Start of Dataset records

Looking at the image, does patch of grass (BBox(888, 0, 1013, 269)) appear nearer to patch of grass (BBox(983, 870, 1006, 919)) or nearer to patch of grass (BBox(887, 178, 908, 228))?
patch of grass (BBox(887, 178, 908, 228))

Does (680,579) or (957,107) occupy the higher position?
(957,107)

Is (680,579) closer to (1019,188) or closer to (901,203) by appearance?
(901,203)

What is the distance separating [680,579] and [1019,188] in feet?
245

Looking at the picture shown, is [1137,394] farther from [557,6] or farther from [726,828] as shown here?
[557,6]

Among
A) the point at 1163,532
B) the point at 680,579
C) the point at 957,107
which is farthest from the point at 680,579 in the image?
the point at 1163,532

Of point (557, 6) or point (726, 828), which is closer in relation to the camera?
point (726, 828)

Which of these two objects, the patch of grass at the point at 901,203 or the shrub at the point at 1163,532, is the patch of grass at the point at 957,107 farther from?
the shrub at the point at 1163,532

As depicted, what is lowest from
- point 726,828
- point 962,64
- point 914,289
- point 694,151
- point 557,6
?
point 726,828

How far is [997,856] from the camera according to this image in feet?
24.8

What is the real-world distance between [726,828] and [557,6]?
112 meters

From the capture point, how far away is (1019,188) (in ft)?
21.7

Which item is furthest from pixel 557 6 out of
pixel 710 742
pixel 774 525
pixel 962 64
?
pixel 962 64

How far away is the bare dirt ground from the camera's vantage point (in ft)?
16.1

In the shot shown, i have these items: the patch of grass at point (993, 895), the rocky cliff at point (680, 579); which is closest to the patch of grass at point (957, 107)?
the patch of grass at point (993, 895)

End of Dataset records
Start of Dataset records

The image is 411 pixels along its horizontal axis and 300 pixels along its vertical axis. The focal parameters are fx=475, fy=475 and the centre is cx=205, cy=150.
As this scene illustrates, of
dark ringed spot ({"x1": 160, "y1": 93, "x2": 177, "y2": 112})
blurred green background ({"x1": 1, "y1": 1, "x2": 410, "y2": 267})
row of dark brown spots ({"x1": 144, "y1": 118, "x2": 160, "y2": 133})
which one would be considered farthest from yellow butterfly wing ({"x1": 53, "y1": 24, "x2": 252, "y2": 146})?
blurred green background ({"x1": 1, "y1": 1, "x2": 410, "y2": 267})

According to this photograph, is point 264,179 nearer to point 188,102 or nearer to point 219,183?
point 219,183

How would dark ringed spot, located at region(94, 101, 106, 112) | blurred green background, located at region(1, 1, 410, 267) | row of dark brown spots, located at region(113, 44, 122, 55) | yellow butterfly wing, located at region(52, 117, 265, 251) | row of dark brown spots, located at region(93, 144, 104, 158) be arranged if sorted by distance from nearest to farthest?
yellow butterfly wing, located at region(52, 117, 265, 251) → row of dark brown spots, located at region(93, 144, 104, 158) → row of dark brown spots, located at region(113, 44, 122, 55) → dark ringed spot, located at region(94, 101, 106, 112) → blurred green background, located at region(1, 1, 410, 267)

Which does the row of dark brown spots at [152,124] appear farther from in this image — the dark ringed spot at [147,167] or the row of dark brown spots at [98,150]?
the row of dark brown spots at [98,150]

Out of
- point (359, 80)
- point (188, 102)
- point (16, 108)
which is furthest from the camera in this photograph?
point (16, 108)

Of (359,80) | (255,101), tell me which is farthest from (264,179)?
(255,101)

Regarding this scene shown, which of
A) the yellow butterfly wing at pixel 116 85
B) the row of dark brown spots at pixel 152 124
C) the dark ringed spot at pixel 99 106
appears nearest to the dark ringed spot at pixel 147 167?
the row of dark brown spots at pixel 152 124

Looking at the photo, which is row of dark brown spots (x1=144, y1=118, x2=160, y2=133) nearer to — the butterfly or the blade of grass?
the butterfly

End of Dataset records
Start of Dataset records

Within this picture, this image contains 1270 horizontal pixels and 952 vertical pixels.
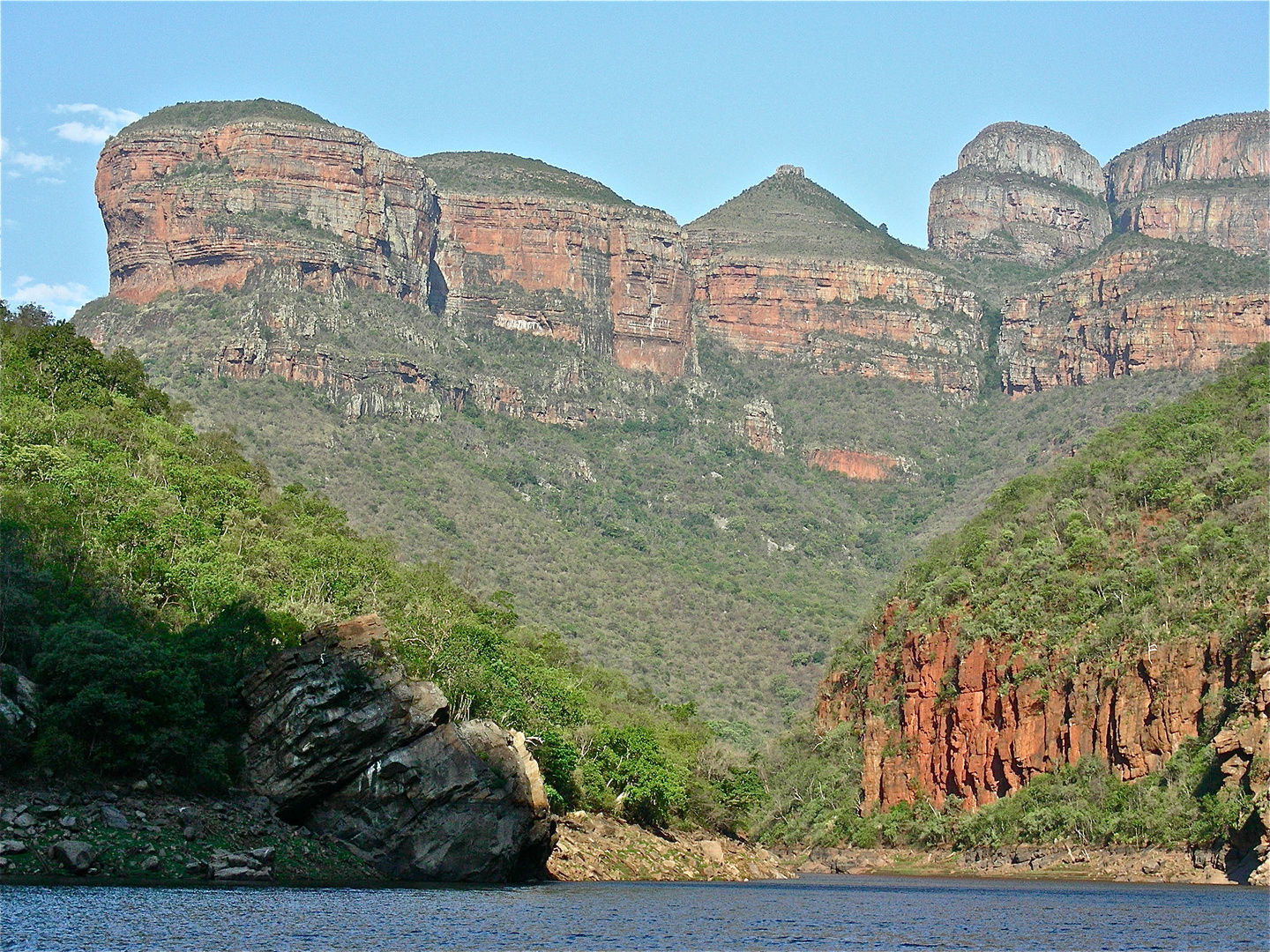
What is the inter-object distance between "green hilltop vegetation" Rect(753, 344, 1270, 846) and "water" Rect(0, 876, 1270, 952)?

End of Dataset records

The problem :: Tally the lines of the entries above that contain the string "yellow", treating uppercase and lowercase as distinct, and give only the resulting number.

The solution :: 4